- **Given text**
This summer, a lake near the base of Mt. Sajama, a mountain near Bolivia's Chilean border, dried up. A local woman said in October that the lake had been gone for two months already. She added that a large block of ice recently fell off the mountain. Where she lives, too far south of Lake Titicaca to receive any of its moisture, local farmers raise llamas and alpacas but the climate does not allow them to grow crops. As new bodies of water form or disappear with the melting glaciers and the changing climate, local herders move their llamas and alpacas to wherever grazing is still possible. Thompson calls the newly formed lakes "new geologic hazards," noting an incident when an avalanche on the mountain Quelccaya in Peru fell into a lake formed by glacial melt, causing a mini-tsunami that killed some of the llamas grazing nearby. As a result of the avalanche, the area next to the lake that was lush grazing area in 2005 was barren and covered with sediment in 2006.
With the melting glaciers come increased temperatures (and vice versa). The white glaciers reflect the sun's radiation, providing a cooling effect. Once the mountains underneath are exposed, the sun's radiation is no longer reflected. Thompson says that average temperatures in high altitude areas in the tropics will increase twice as fast as average temperatures on the planet as a whole. Rising temperatures in conjunction with changes in water resources will mean that crops that used to grow well in some areas no longer will and agricultural pests and diseases will move into new areas. This has already started to happen, as Andean highlanders suddenly find their staple crop, potatoes, subject to destruction by weevil larvae or late blight. (Human diseases, like malaria and dengue fever, have been observed in new areas as the climate changes too.) And, if temperatures increase too much, scientists predict Andeans will reach a tipping point after which many parts of the highlands will turn into a desert, spelling disaster for Bolivia's capital city of La Paz.

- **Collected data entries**

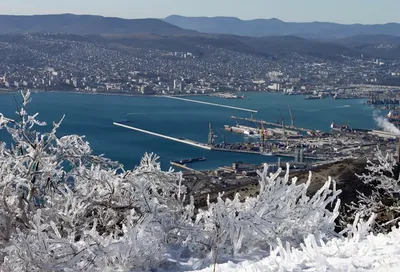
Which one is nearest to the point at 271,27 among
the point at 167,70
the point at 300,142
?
the point at 167,70

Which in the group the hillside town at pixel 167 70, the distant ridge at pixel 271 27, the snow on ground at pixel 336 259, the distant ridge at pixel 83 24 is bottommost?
the distant ridge at pixel 271 27

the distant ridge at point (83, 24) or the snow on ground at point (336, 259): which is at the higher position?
the snow on ground at point (336, 259)

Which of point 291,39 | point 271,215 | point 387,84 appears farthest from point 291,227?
point 291,39

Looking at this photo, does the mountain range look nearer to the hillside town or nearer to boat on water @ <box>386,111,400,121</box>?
the hillside town

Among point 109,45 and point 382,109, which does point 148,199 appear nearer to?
point 382,109

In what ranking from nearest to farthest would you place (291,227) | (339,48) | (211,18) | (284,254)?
1. (284,254)
2. (291,227)
3. (339,48)
4. (211,18)

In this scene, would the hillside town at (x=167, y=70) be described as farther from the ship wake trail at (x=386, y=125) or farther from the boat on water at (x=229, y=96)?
the ship wake trail at (x=386, y=125)

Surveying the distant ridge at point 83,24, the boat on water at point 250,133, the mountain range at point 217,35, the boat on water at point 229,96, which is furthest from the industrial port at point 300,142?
the distant ridge at point 83,24
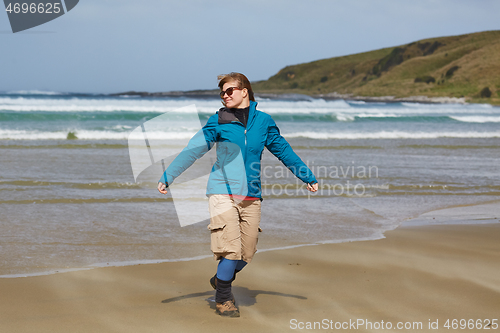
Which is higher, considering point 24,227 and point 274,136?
point 274,136

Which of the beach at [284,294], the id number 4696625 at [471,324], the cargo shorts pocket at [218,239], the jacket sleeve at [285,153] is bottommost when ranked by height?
the id number 4696625 at [471,324]

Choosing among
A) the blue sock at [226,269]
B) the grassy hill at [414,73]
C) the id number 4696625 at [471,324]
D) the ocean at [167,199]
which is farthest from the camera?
the grassy hill at [414,73]

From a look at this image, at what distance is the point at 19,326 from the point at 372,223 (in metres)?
4.21

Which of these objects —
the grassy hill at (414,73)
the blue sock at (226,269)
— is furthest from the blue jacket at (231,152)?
the grassy hill at (414,73)

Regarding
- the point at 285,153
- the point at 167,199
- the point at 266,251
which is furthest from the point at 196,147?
the point at 167,199

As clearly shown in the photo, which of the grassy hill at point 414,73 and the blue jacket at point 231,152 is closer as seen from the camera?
the blue jacket at point 231,152

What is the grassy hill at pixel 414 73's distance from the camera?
78562 millimetres

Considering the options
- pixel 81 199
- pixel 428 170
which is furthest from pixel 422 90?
pixel 81 199

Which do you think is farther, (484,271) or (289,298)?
(484,271)

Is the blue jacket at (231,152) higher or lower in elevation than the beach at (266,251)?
higher

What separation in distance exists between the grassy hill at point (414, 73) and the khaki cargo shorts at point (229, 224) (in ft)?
210

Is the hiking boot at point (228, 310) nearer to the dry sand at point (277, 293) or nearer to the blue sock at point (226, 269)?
the dry sand at point (277, 293)

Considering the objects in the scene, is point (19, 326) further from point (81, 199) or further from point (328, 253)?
point (81, 199)

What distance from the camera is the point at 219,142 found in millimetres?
3182
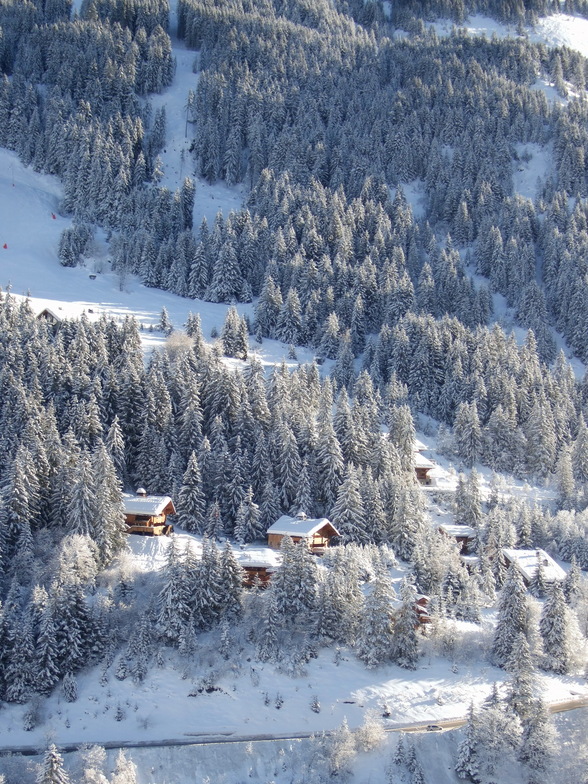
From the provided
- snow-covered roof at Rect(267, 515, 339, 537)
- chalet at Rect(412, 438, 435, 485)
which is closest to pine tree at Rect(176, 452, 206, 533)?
snow-covered roof at Rect(267, 515, 339, 537)

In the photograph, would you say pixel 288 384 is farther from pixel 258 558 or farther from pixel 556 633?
pixel 556 633

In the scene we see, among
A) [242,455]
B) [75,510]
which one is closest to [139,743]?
[75,510]

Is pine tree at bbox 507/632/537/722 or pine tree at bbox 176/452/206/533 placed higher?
pine tree at bbox 507/632/537/722

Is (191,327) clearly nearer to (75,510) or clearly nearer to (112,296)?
(112,296)

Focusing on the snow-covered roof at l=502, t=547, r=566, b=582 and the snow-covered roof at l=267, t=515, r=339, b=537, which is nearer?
the snow-covered roof at l=267, t=515, r=339, b=537

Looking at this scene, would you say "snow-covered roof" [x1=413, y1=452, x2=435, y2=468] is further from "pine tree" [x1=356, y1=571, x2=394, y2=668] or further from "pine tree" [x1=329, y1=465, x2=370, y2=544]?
"pine tree" [x1=356, y1=571, x2=394, y2=668]

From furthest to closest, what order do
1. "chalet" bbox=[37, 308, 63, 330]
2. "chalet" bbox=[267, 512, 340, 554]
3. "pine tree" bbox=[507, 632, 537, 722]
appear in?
1. "chalet" bbox=[37, 308, 63, 330]
2. "chalet" bbox=[267, 512, 340, 554]
3. "pine tree" bbox=[507, 632, 537, 722]

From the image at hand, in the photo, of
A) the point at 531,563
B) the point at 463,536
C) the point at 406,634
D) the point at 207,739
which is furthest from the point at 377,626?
the point at 463,536

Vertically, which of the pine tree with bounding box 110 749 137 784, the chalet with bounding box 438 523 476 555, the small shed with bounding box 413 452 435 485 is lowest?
the small shed with bounding box 413 452 435 485
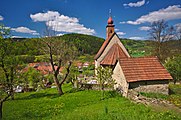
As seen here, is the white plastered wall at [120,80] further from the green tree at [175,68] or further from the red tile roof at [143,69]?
the green tree at [175,68]

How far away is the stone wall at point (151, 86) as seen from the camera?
2089cm

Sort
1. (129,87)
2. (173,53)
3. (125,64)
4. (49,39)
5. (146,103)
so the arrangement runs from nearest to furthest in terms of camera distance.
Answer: (146,103)
(129,87)
(125,64)
(49,39)
(173,53)

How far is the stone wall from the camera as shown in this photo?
20891 millimetres

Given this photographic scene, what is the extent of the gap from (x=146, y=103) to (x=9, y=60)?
1468 centimetres

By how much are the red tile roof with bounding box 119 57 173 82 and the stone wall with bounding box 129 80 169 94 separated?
0.53 metres

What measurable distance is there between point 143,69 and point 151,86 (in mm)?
2260

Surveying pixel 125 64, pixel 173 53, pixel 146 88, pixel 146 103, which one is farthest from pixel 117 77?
pixel 173 53

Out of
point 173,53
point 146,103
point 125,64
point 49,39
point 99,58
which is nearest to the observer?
point 146,103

- **Task set**
A) According to the passage on melting Andean glaciers, how fast will average temperatures rise in high-altitude tropical areas compared with the planet as a whole?
B) Continue the passage on melting Andean glaciers from the end of its final sentence.
These entries come from a separate source.

- **Your written answers**
A) Twice as fast as the planet's average.

B)
No doubt it was problems such as these that Bolivian President Evo Morales had in mind nearly a year ago when he called for nations to limit average global temperature increases to one degree Celsius. The rich nations at the Copenhagen climate summit spoke about limiting average temperature increases to two degrees Celsius, which a group of poor countries, called the G77, criticized as insufficient. The G77 wanted "1.5 to stay alive." Only Morales called for limiting average temperature increase to one degree, and for this he was called a radical in American newspapers.
The world approaches the next round of climate negotiations in Cancun, this December. In between Copenhagen and Cancun, Americans have experienced the "snowpocalypse" snowstorm in Washington, D.C. last winter and intense heat waves in much of the country this summer, but the American way of life has not substantially changed. While families struggle with high heating or cooling bills during a time of high unemployment, Americans in general do not worry that their food supply will soon be in jeopardy as a Bolivian might. When climate scientists predict the tipping point above which Andean highlands will turn to desert is around 1.5 to two degrees Celsius, is it radical for Bolivia's president to ask the world to limit the damage?